Detail

Modernisasi Alutsista Telan Anggaran 1,7 Kuadriliun, DPD RI: Harus Dikaji Secara Komprehensif

Rabu, 2 Juni, 2021, 15:32 WIB
Penulis: Ginan

MCMNEWS.ID – Wakil Ketua DPD RI, Sultan B Najamudin, mendukung langkah Kementerian Pertahanan (Kemenhan) yang akan melakukan memodernisasi Alat Utama Sistem Persenjataan (Alutsista).

Kendati demikian, Sultan meminta pemerintah mengkaji secara komprehensif rencana yang dikabarkan akan memakan anggaran sebesar 1.7 Kuadriliun tersebut.

“Kita sangat mendukung langkah Kemenhan, hanya saja sebelum direalisasikan agar pemerintah dapat mengkaji secara komprehensif terhadap rencananya melalui Kementerian Pertahanan yang merancang modernisasi alat utama sistem senjata alutsista dengan anggaran hingga Rp1.760 triliun itu,” kata Sultan dalam keterangan tertulis yang diterima Mcmnews.id, Rabu, (2/6/2021).

Sultan menjelaskan, dalam kontraksi ekonomi yang sedang terjadi, baginya banyak sektor lain yang mesti mendapatkan prioritas dari pemerintah. Seperti digunakan untuk kebutuhan bangsa dalam bidang ekonomi, sosial budaya pendidikan, kesehatan, hingga teknologi.

“Kita harus menyamakan cara pikir terhadap definisi perang dan sekaligus memetakan tantangan yang terjadi pada era saat ini seperti ancaman pertahanan dan kedaulatan negara kini yang lebih halus seperti penguatan ekonomi-bisnis, lewat ketergantungan terhadap impor serta investasi asing, melalui soft power seni-budaya, lewat ketergantungan sains-teknologi,” tegasnya.

Senator muda asal Bengkulu itupun menyebut, perlu adanya cara pandang yang sama terhadap potensi ancaman dari musuh yang sedang kita hadapi.

Karena dari situ, lanjut Sultan, kita akan menetapkan tentang ‘alat’ yang benar-benar kita butuhkan dalam mempertahankan kedaulatan Negara Kesatuan Republik Indonesia.
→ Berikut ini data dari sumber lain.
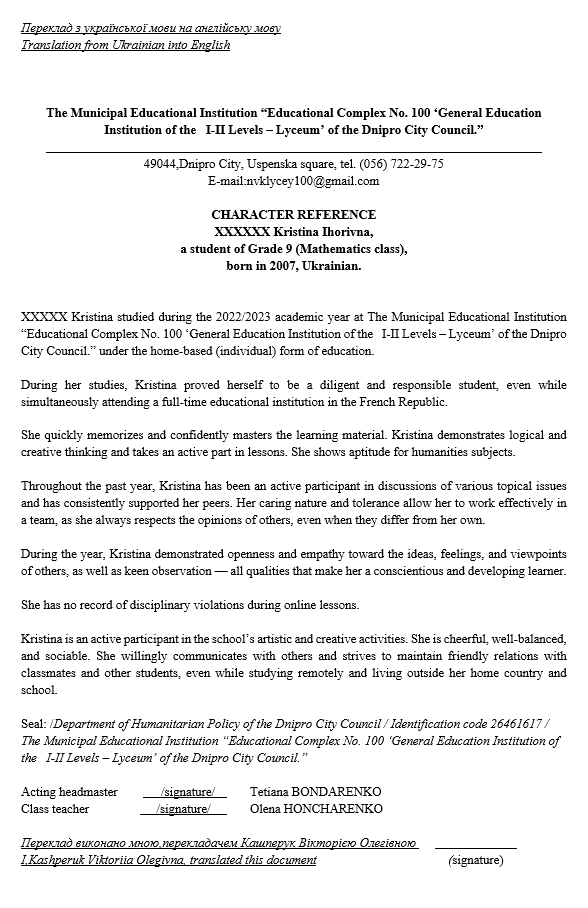 Переклад з української мови на англійську мову
Translation from Ukrainian into English

The Municipal Educational Institution "Educational Complex No. 100 'General Education Institution of the I-II Levels – Lyceum' of the Dnipro City Council."

49044,Dnipro City, Uspenska square, tel. (056) 722-29-75
E-mail:nvklycey100@gmail.com

CHARACTER REFERENCE
XXXXXX Kristina Ihorivna,
a student of Grade 9 (Mathematics class),
born in 2007, Ukrainian.

XXXXX Kristina studied during the 2022/2023 academic year at The Municipal Educational Institution "Educational Complex No. 100 'General Education Institution of the I-II Levels – Lyceum' of the Dnipro City Council." under the home-based (individual) form of education.

During her studies, Kristina proved herself to be a diligent and responsible student, even while simultaneously attending a full-time educational institution in the French Republic.

She quickly memorizes and confidently masters the learning material. Kristina demonstrates logical and creative thinking and takes an active part in lessons. She shows aptitude for humanities subjects.

Throughout the past year, Kristina has been an active participant in discussions of various topical issues and has consistently supported her peers. Her caring nature and tolerance allow her to work effectively in a team, as she always respects the opinions of others, even when they differ from her own.

During the year, Kristina demonstrated openness and empathy toward the ideas, feelings, and viewpoints of others, as well as keen observation — all qualities that make her a conscientious and developing learner.

She has no record of disciplinary violations during online lessons.

Kristina is an active participant in the school's artistic and creative activities. She is cheerful, well-balanced, and sociable. She willingly communicates with others and strives to maintain friendly relations with classmates and other students, even while studying remotely and living outside her home country and school.

Seal: /Department of Humanitarian Policy of the Dnipro City Council / Identification code 26461617 / The Municipal Educational Institution "Educational Complex No. 100 'General Education Institution of the I-II Levels – Lyceum' of the Dnipro City Council."

Acting headmaster /signature/ Tetiana BONDARENKO
Class teacher /signature/ Olena HONCHARENKO

Переклад виконано мною,перекладачем Кашперук Вікторією Олегівною ____
I,Kashperuk Viktoriia Olegivna, translated this document (signature)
Baik melalui regulasi ataupun persenjataan yang akan dipenuhi.

Menurut Sultan, dalam konteks membangun ketahanan nasional aspek pertahanan keamanan, maka penguasaan, pengembangan dan pemanfaatan teknologi merupakan cara tepat untuk mengantisipasi dan menghadapi ancaman militer maupun ancaman nir militer.

“Selain kemungkinan perang konvensional, saat ini kita sekarang memasuki era Perang Modern, yaitu suatu bentuk perang yang dilakukan secara nirmiliter dari negara maju atau asing untuk menghancurkan suatu negara tertentu melalui bidang ideologi, politik, ekonomi, sosial budaya, dan pertahanan keamanan”, ungkap Sultan.

Bahkan Sultan mengungkapkan bahwa dampak dari Perang Modern lebih dahsyat dari perang konvensional, karena negara sasaran akan dihancurkan secara sistemik dan akhirnya negara sasaran tidak eksis lagi menjadi negara bangsa.

Disebutkan Sultan, bahwa dampak ekonomi sudah terasa sejak bulan Februari 2020 dimana aktivitas ekonomi, terutama pariwisata dunia, transaksi perdagangan dunia, berdampak pada ekonomi global dan juga akibat kebijakan pembatasan sosial berskala besar yang mulai diberlakukan pada awal Maret 2020.

“Gelombang PHK akibat pembatasan sosial dan transaksi ekonomi yang mengalami pelambatan dan bahkan stagnasi, mengakibatkan dampak yang sangat besar bagi aspek sosial,” sebutnya.

“Karena ini berkaitan terhadap neraca keuangan negara, konsekuensinya adalah rencana pembelian atau modernisasi Alutista ini mesti dikaji dari seluruh (aspek prioritas) dari realitas ancaman yang ada. Apakah dengan adanya persenjataan yang mahal dan canggih dapat dipastikan efisien untuk untuk melindungi kedaulatan negara dengan seluruh ancaman yang ada,” tandasnya.